*SELECTED EXTRACT*:
>>>

As when in the heavens the stars round the bright moon
Appear beautiful, and the air is without wind;
And all the heights, and the extreme summits,
And the wooded sides of the mountains appear; and from the
heavens an Infinite ether is diffused,
And all the stars are seen, and the shepherd rejoices in his heart;
So between the ships and the streams of Xanthus
Appeared the fires of the Trojans before Ilium.
A thousand fires burned on the plain, and by each
Sat fifty, in the light of the blazing fire;
And horses eating white barley and corn,
Standing by the chariots, awaited fair-throned Aurora.”
The “white-armed goddess Juno,” sent by the Father of gods and
men for Iris and Apollo,
“Went down the Idaean mountains to far Olympus,
As when the mind of a man, who has come over much earth,
Sallies forth, and he reflects with rapid thoughts,
There was I, and there, and remembers many things;
So swiftly the august Juno hastening flew through the air,
And came to high Olympus.”
His scenery is always true, and not invented. He does not leap in
imagination from Asia to Greece, through mid air,
<epei_e` ma’la polla` metaxy’
Ourea’ te skioe’nta, thala’ssa te _ech_e’essa.>
for there are very many
Shady mountains and resounding seas between.

<<<

*EXERCISE DATA*:
>>>

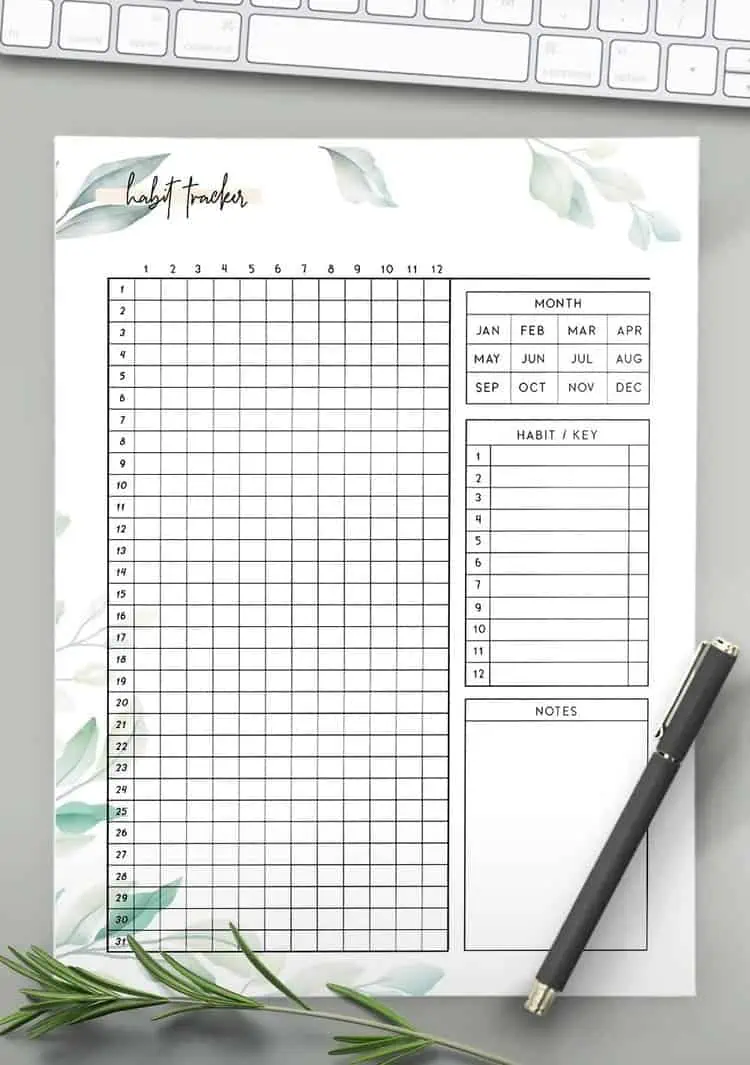 monthly yearly habit tracker printable with leafs on letterhead on a grey table with a pen on it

<<<

*CHECK YOUR UNDERSTANDING*:
• a. Answer these about the passage on the Trojans' fires, one answer a line:
(i) How many fires burned on the plain?
(ii) Who sent Juno for Iris and Apollo?
(iii) What lies between, according to the passage's last lines?
• b. Pick up the passage on the Trojans' fires right after its final line and carry it on.

*ANSWERS TO THIS EXERCISE*:
• a.
(i) A thousand.
(ii) The Father of gods and men.
(iii) Very many shady mountains and resounding seas.

• b.
If his messengers repair but to the tent of Achilles, we do not
wonder how they got there, but accompany them step by step along
the shore of the resounding sea. Nestor’s account of the march
of the Pylians against the Epeians is extremely lifelike:–
“Then rose up to them sweet-worded Nestor, the shrill orator
of the Pylians,
And words sweeter than honey flowed from his tongue.”
This time, however, he addresses Patroclus alone: “A certain
river, Minyas by name, leaps seaward near to Arene, where we
Pylians wait the dawn, both horse and foot. Thence with all
haste we sped us on the morrow ere ‘t was noonday, accoutred for
the fight, even to Alpheus’s sacred source,” &c. We fancy that
we hear the subdued murmuring of the Minyas discharging its
waters into the main the livelong night, and the hollow sound of
the waves breaking on the shore,–until at length we are cheered
at the close of a toilsome march by the gurgling fountains of
Alpheus.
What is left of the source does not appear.